■ WHAT YOU ARE ASKED TO DO
Return, from the listing that follows, each line containing the word "index".
##### SOURCE DATA #####
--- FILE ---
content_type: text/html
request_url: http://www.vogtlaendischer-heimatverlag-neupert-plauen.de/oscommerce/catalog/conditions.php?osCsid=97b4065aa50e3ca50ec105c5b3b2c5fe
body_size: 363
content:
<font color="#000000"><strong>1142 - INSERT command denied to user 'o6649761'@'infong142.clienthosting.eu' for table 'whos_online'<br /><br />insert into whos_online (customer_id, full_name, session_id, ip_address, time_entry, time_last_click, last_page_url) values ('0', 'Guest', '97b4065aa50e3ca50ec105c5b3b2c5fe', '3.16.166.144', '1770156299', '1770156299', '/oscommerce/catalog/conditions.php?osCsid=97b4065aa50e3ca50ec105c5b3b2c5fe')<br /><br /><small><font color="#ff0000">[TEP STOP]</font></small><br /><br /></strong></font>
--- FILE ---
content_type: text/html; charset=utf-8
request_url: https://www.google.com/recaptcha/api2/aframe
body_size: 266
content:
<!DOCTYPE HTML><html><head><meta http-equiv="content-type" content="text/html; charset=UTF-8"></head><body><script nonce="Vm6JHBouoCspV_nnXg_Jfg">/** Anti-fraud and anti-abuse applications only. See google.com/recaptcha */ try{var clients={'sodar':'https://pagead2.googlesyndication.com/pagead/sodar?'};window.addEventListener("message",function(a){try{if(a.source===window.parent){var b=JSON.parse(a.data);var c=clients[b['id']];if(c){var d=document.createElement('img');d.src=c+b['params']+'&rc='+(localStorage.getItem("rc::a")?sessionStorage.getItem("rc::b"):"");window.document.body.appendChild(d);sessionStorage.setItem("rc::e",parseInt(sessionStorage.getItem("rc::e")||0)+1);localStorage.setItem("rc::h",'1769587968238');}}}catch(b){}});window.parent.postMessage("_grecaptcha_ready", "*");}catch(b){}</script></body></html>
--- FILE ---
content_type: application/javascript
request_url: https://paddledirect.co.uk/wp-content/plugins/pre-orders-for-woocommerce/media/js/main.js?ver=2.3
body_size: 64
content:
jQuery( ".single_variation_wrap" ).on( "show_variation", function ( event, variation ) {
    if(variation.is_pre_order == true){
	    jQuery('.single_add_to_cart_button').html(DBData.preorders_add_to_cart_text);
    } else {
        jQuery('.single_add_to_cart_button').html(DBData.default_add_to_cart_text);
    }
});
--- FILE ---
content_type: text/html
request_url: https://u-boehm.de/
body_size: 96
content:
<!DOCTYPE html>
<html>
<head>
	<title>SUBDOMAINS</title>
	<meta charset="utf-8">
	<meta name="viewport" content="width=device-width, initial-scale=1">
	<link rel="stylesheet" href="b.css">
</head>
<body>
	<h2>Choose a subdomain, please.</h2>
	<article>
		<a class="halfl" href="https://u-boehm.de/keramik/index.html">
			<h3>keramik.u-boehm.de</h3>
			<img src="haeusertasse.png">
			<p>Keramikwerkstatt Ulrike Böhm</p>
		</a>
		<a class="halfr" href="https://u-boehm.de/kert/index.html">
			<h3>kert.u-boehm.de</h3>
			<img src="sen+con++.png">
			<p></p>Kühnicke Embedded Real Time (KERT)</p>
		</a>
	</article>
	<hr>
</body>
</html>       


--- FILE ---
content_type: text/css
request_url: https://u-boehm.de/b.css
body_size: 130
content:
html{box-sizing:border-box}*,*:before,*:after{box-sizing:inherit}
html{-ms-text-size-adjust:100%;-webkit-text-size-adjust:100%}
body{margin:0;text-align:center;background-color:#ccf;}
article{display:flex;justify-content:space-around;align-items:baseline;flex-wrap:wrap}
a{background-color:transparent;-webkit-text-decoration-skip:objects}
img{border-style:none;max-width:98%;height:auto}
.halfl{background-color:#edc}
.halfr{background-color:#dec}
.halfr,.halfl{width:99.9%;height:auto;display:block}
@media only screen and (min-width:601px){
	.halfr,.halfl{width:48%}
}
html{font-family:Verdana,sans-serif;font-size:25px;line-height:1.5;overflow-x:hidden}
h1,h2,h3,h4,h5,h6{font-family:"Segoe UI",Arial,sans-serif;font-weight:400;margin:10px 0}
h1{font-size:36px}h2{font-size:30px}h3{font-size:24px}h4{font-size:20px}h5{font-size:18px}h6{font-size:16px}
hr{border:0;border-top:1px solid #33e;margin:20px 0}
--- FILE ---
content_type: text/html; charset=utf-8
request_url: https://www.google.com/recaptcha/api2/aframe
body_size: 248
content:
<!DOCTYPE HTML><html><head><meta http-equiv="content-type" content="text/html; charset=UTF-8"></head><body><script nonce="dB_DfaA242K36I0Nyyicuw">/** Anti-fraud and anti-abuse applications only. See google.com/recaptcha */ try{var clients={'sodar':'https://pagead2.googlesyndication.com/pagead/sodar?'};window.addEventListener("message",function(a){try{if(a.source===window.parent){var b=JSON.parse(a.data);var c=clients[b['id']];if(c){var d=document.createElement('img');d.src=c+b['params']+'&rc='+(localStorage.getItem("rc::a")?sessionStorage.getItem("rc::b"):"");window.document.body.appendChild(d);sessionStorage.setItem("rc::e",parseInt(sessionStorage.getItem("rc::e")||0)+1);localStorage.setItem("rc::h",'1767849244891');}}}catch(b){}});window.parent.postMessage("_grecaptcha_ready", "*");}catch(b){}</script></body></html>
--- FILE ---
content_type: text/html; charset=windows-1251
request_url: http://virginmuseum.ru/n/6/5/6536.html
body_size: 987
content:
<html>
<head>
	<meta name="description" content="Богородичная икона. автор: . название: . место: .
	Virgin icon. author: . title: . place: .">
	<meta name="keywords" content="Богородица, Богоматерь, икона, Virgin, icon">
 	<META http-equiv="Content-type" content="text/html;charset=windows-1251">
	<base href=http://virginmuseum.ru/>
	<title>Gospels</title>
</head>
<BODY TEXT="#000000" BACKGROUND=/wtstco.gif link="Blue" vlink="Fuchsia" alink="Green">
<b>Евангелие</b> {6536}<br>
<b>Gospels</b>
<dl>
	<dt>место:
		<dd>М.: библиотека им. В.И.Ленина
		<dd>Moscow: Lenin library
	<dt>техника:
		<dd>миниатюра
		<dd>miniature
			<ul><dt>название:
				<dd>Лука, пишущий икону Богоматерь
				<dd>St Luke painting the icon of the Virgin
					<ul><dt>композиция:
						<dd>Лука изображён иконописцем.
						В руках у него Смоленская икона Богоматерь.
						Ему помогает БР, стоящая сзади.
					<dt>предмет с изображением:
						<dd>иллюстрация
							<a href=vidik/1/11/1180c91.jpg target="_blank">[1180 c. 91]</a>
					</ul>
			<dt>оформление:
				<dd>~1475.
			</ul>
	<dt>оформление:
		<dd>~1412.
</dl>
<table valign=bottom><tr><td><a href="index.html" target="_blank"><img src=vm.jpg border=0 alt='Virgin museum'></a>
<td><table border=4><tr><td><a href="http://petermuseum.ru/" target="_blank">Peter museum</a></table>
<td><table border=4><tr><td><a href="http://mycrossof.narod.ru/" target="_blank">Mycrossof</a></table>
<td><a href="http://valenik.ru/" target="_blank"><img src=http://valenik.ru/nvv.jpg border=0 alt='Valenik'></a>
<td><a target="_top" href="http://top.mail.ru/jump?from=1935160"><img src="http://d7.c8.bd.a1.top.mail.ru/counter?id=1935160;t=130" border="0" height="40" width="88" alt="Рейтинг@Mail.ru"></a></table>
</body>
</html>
#####
■ RESULT
		<a class="halfl" href="https://u-boehm.de/keramik/index.html">
		<a class="halfr" href="https://u-boehm.de/kert/index.html">
<table valign=bottom><tr><td><a href="index.html" target="_blank"><img src=vm.jpg border=0 alt='Virgin museum'></a>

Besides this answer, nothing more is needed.